A Practical Guide to Implementing K-Nearest Neighbors Algorithm for Regression

Author: AISHWARYA SINGH, AUGUST 22, 2018

Translator: ZHAO XUEYAO

Proofreader: ZHANG LING

This article is approximately 4200 words, and is recommended for a 10 minute read.

This article explains the basic working principle of the K-Nearest Neighbors (KNN) algorithm and briefly introduces three methods for calculating the distance between points.

Introduction

Among all the machine learning algorithms I have encountered, KNN is the easiest to learn. Despite its simplicity, it has proven to be very effective in certain tasks (as we will see in this article).

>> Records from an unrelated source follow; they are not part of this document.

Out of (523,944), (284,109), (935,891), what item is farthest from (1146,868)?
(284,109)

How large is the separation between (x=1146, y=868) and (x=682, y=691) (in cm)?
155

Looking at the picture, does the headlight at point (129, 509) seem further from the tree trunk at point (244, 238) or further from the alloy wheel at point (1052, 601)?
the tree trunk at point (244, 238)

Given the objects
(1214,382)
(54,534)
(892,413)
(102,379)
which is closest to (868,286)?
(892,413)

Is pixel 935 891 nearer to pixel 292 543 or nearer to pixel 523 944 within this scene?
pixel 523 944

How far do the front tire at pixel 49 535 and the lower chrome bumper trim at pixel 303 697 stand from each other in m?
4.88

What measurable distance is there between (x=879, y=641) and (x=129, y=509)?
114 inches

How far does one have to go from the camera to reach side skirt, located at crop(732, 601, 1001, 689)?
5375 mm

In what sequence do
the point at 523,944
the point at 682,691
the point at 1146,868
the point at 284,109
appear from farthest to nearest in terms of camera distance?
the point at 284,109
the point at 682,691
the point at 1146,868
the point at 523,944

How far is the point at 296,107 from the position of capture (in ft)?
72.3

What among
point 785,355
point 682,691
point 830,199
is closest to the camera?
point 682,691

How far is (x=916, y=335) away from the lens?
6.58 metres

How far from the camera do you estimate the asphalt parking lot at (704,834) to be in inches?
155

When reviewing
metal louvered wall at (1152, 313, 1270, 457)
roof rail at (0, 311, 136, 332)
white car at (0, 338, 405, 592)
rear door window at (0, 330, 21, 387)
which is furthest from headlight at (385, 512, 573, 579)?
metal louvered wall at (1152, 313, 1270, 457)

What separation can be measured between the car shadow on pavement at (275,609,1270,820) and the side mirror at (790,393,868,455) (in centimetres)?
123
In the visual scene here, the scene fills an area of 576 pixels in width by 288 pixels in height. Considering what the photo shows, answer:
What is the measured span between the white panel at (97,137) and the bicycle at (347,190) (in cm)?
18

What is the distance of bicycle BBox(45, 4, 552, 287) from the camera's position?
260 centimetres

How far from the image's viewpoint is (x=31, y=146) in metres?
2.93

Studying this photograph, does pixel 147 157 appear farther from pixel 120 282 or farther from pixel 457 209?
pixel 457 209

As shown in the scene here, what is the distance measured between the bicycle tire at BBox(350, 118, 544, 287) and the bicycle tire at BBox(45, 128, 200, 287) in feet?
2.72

In some cases, it can even be a better choice, as it can be used for both classification and regression problems! However, it is more commonly used to solve classification problems, and KNN is rarely seen in regression tasks. I just want to highlight that KNN can also be effective when the target variable is naturally continuous.

In this article, we will first understand the intuitive explanation behind the KNN algorithm, look at different methods for calculating the distance between points, and then implement the KNN algorithm using Python on the Big Mart Sales dataset. Let’s get started!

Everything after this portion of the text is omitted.